### Supplied passage
>>>
A Small College on the Precipice
At a meeting of its Board of Trustees yesterday, Shimer College took a step back from the edge of an abyss on which it has stood since April 19. How it got to that edge and what steps might lie ahead offer some insight into what’s happening in higher education today.
Saving Shimer
Shimer College is “the Great Books school of Chicago.” It is tiny – only around 100 students – and it barely avoided closing for financial reasons on at least two occasions. Initially based in Mount Carroll, Illinois, it moved to Waukegan (north of Chicago) in 1979 and then to the campus of Illinois Institute of Technology (south of Chicago) in 2006.
I got involved with Shimer shortly before the move to IIT as part of a rescue operation to improve the school’s finances and academic programs. By the time I came on the board in 2008, it had recruited a new president, Thomas Lindsay, who was given the mandate to raise money and professionalize what was mostly an amateur operation.
Lindsay made considerable progress in his first 18 months, including getting the school’s first “clean” audit in decades. recruiting trustees willing to financially support the school (incredibly, most of the “old” trustees gave little or nothing to their alma mater), replacing an incompetent admissions director, creating a professional development team, and revising the mission statement. (The old mission statement didn’t even mention the Great Books.)
Opposition to Change
At every step of the way, Lindsay was opposed by faculty and staff. At first, this opposition appeared to me to be based on Lindsay’s personality and impatience with the slow and consensus-based “Shimerian way.” But as anger grew into hostility and then outright defiance of Lindsay’s leadership, its real basis became clear: Faculty and students were deeply afraid of external review of their work or achievement. They were hiding something.
<<<
### Data block
>>>
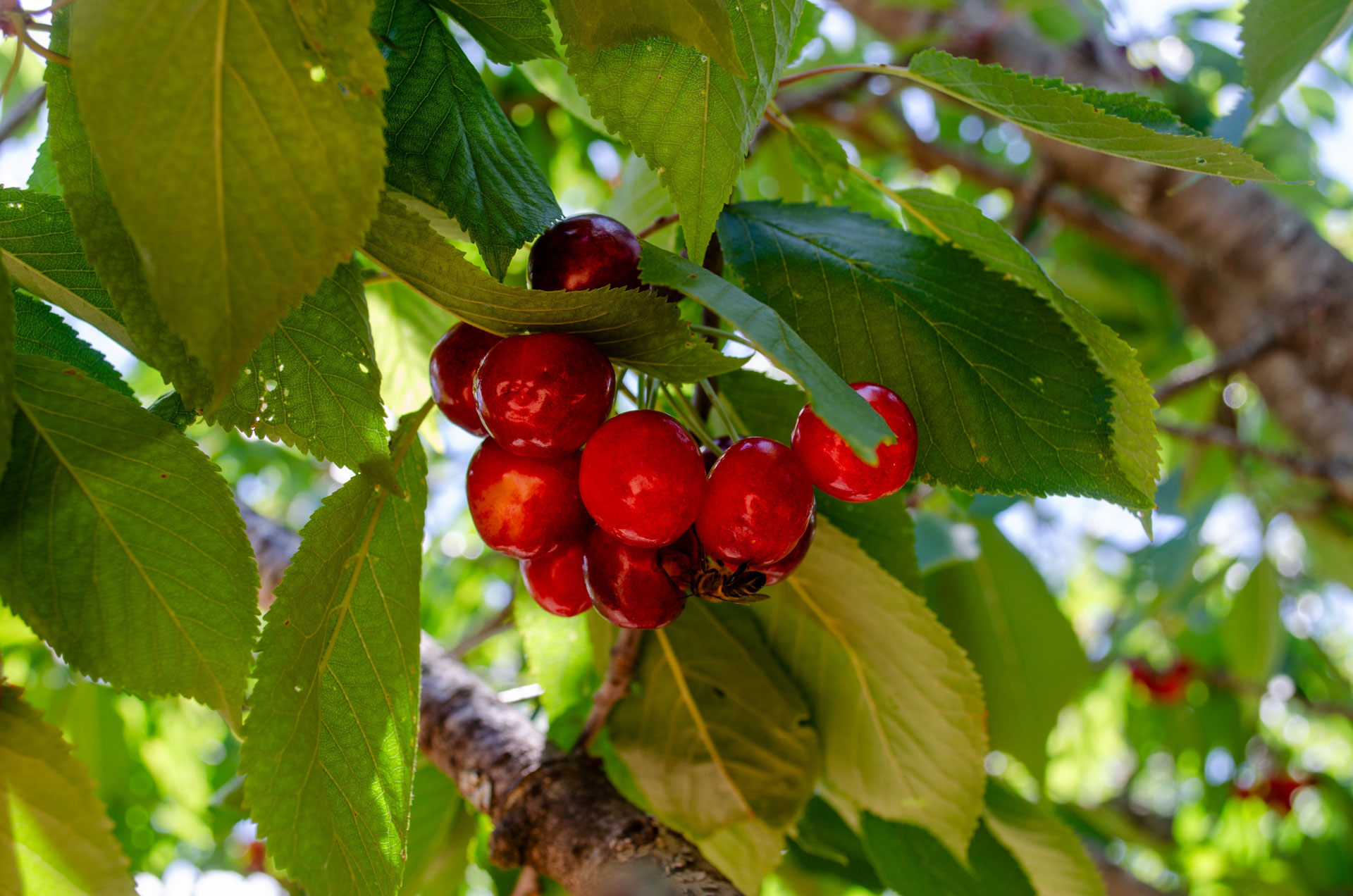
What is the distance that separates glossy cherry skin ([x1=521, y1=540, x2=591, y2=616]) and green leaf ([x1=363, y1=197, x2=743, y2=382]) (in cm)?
<<<
### Description of the task
In the article on Shimer College, what does the author say was the real basis of the faculty and staff opposition to Lindsay, and what made that basis clear? Answer in one to three sentences.

### Result of the exercise
The author concludes that faculty and students were deeply afraid of external review of their work or achievement. At first the opposition seemed to come from Lindsay's personality and his impatience with the slow, consensus-based "Shimerian way." Its real basis became clear as anger grew into hostility and then outright defiance of his leadership.